The irony of this acerbic social critique was that this was the life Picabia both enjoyed, and hated, so much. By 1932 he wrote of the ‘nauseating types who populate this region’, but he continued to live there until 1945. However, it was this tension that stoked the raging fire of his strange and intoxicated imagination. He just couldn’t help himself.
During the Second World War, living under the pressures of Vichy France, this self-mockery took a further turn with his series of ‘pin-up’ paintings – erotically charged, kitschy, proto-Pop realist works whose unsettlingly cheery imagery was drawn from popular culture. Picabia was the master of creating artworks that worked as masks, both suggesting and concealing the emptiness of the Western culture around him.
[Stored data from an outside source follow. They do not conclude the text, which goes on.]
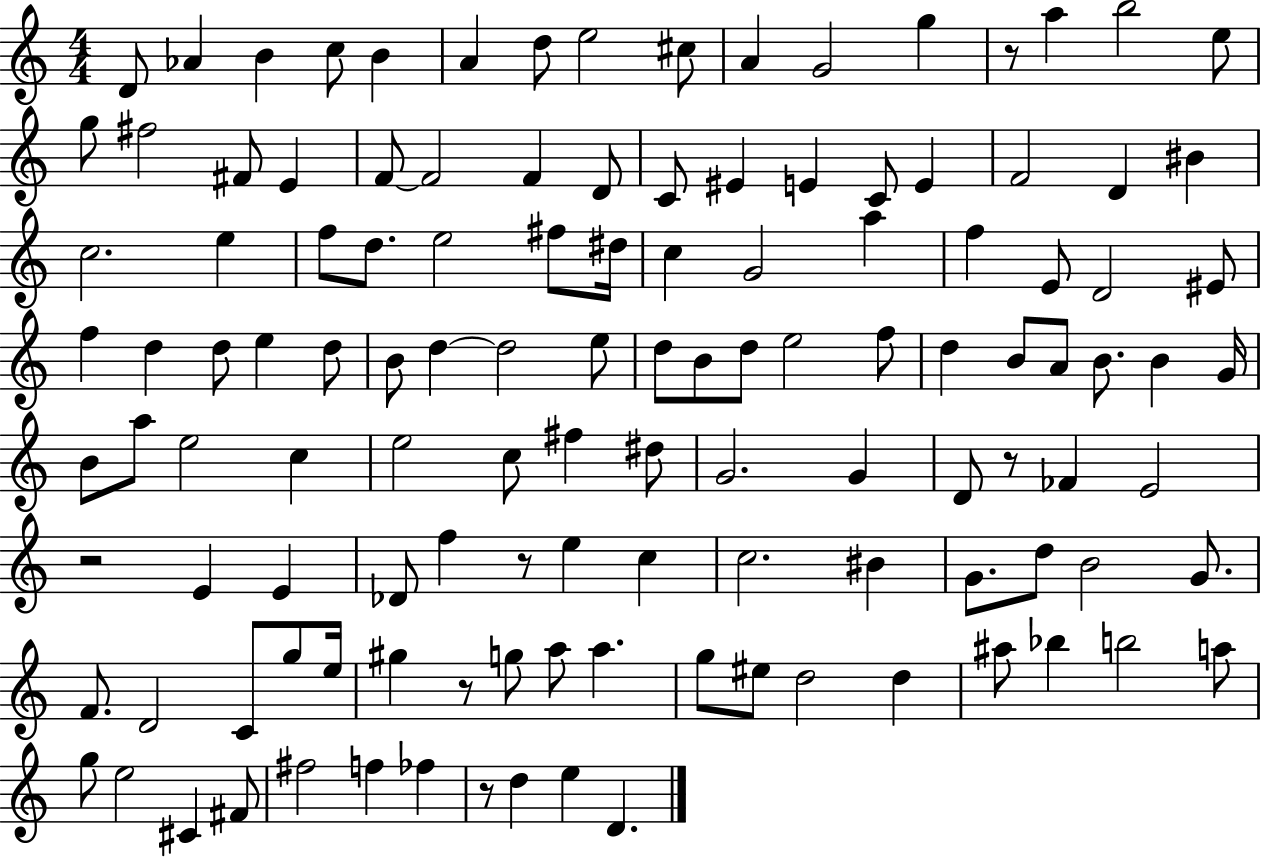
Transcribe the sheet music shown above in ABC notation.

X:1
T:Untitled
M:4/4
L:1/4
K:C
D/2 _A B c/2 B A d/2 e2 ^c/2 A G2 g z/2 a b2 e/2 g/2 ^f2 ^F/2 E F/2 F2 F D/2 C/2 ^E E C/2 E F2 D ^B c2 e f/2 d/2 e2 ^f/2 ^d/4 c G2 a f E/2 D2 ^E/2 f d d/2 e d/2 B/2 d d2 e/2 d/2 B/2 d/2 e2 f/2 d B/2 A/2 B/2 B G/4 B/2 a/2 e2 c e2 c/2 ^f ^d/2 G2 G D/2 z/2 _F E2 z2 E E _D/2 f z/2 e c c2 ^B G/2 d/2 B2 G/2 F/2 D2 C/2 g/2 e/4 ^g z/2 g/2 a/2 a g/2 ^e/2 d2 d ^a/2 _b b2 a/2 g/2 e2 ^C ^F/2 ^f2 f _f z/2 d e D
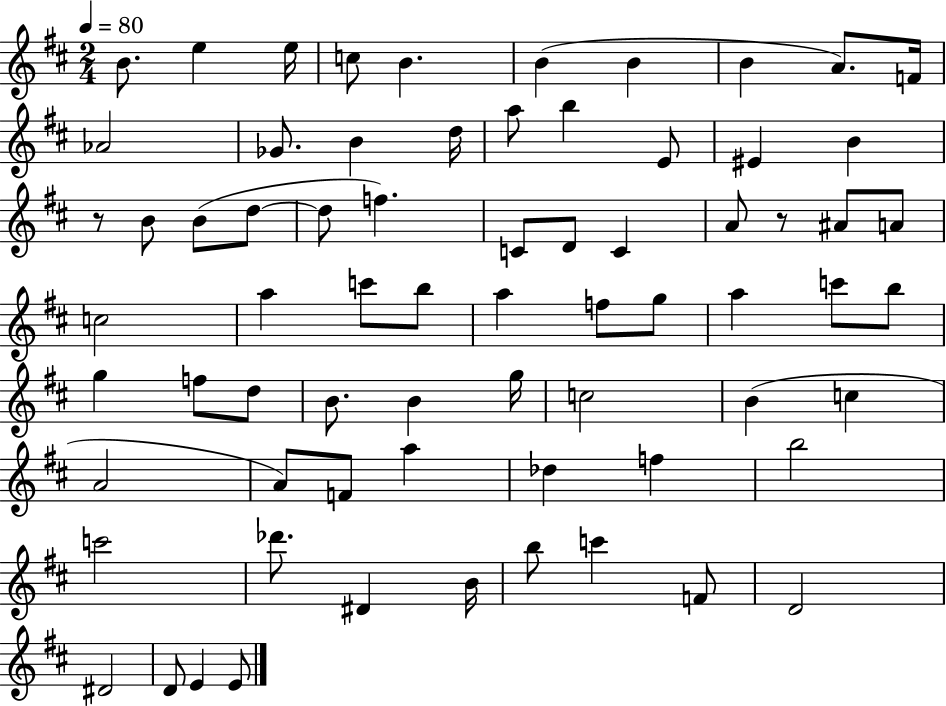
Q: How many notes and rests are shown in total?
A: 70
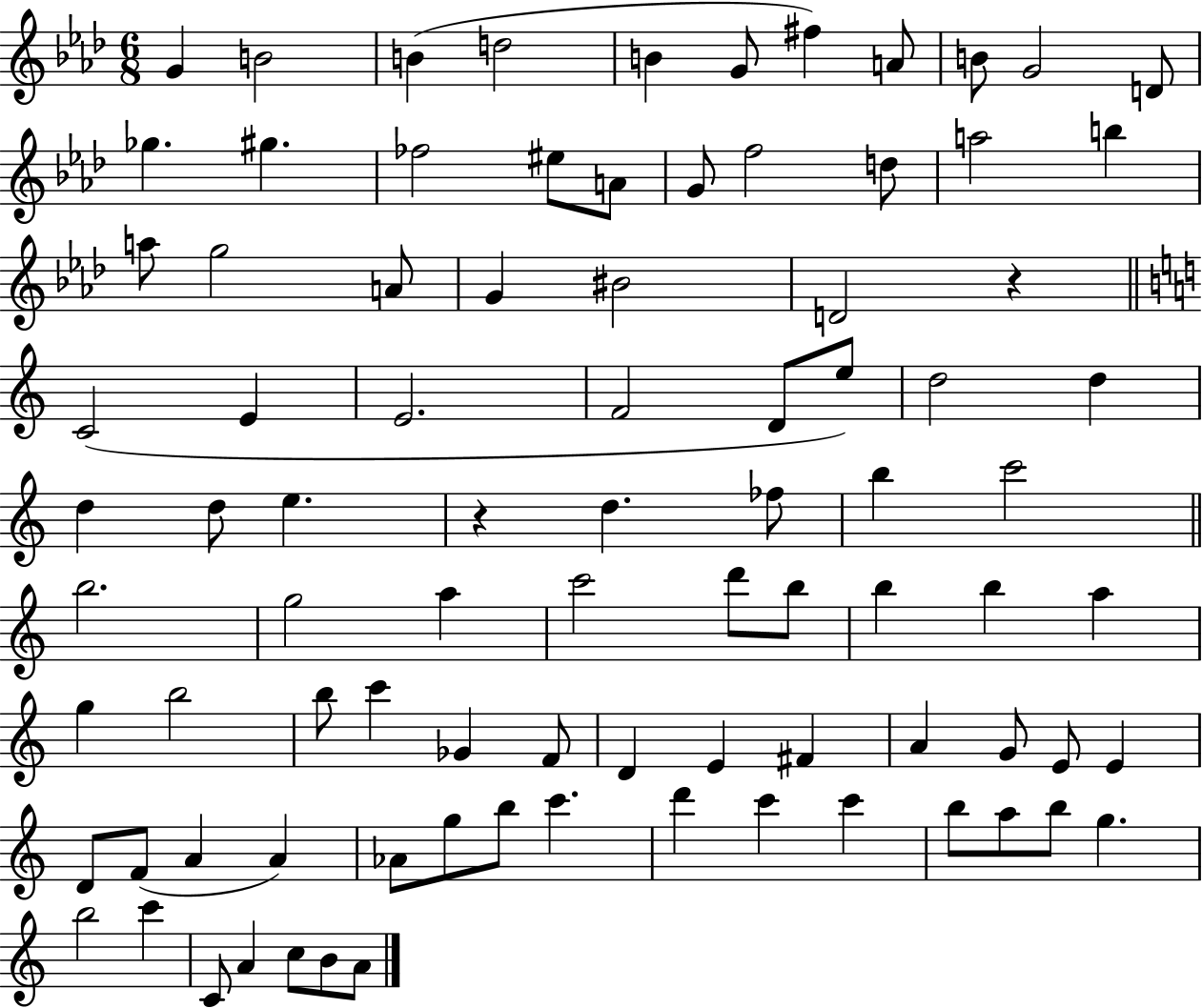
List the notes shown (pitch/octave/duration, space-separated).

G4/q B4/h B4/q D5/h B4/q G4/e F#5/q A4/e B4/e G4/h D4/e Gb5/q. G#5/q. FES5/h EIS5/e A4/e G4/e F5/h D5/e A5/h B5/q A5/e G5/h A4/e G4/q BIS4/h D4/h R/q C4/h E4/q E4/h. F4/h D4/e E5/e D5/h D5/q D5/q D5/e E5/q. R/q D5/q. FES5/e B5/q C6/h B5/h. G5/h A5/q C6/h D6/e B5/e B5/q B5/q A5/q G5/q B5/h B5/e C6/q Gb4/q F4/e D4/q E4/q F#4/q A4/q G4/e E4/e E4/q D4/e F4/e A4/q A4/q Ab4/e G5/e B5/e C6/q. D6/q C6/q C6/q B5/e A5/e B5/e G5/q. B5/h C6/q C4/e A4/q C5/e B4/e A4/e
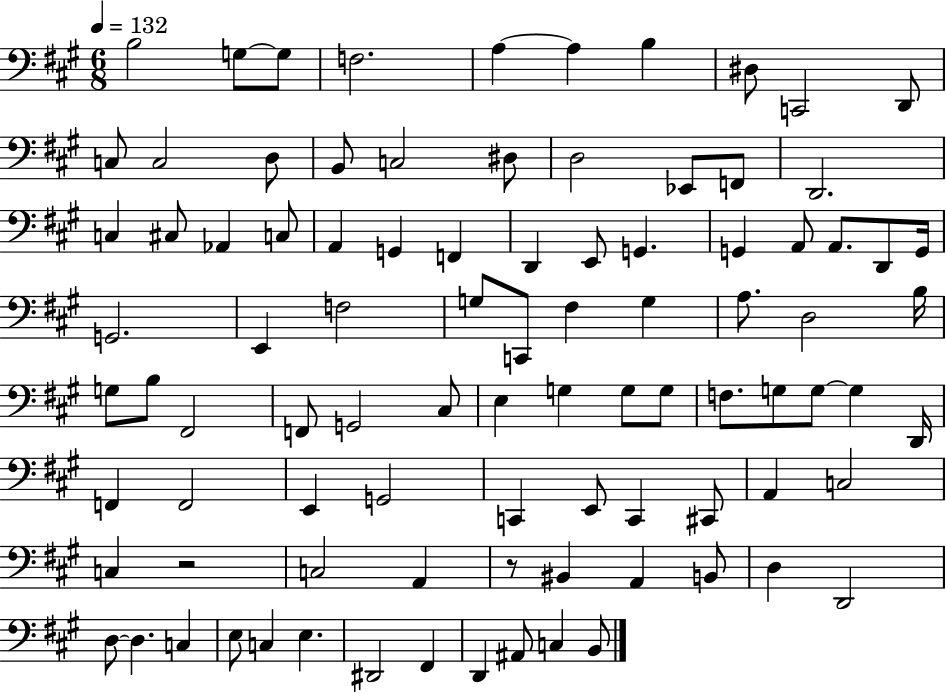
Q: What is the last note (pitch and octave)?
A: B2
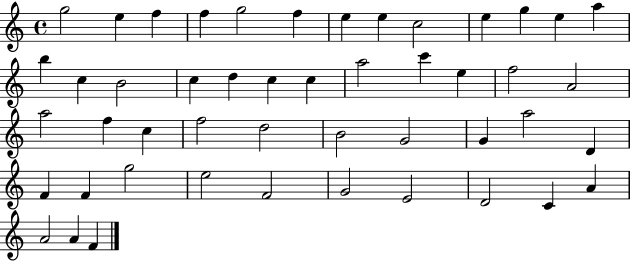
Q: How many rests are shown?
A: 0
Part of this outlook was no doubt tempered by his health – Picabia had repeated bouts of illness and depression. Yet at the heart of his work there is a vibrant, neurotic sense of humour that fizzes and burns throughout his career, one which is still apparent in his late, seemingly melancholic dot-filled abstract paintings, which are as much self-portraits as they are a perfect exercise in slow self-erasure.
Despite this, Picabia remained an artist who seemed to sense the edginess of every decade in which he lived, and his art never sunk into apathy or repetition. His persistent need to continually transform, experiment, and reinvent are among the qualities that make him one of the 20th-century greats. In later years Gertrude Stein would grow to understand and appreciate this methodology in Picabia. She recognised his irrepressible talent as something original and important. As she would write: ‘he understands and invents everything’. No wonder generations of artists since the 1960s have been such fans of the funny guy.
‘Francis Picabia: A Retrospective’ is at the Kunsthaus Zürich until 25 September.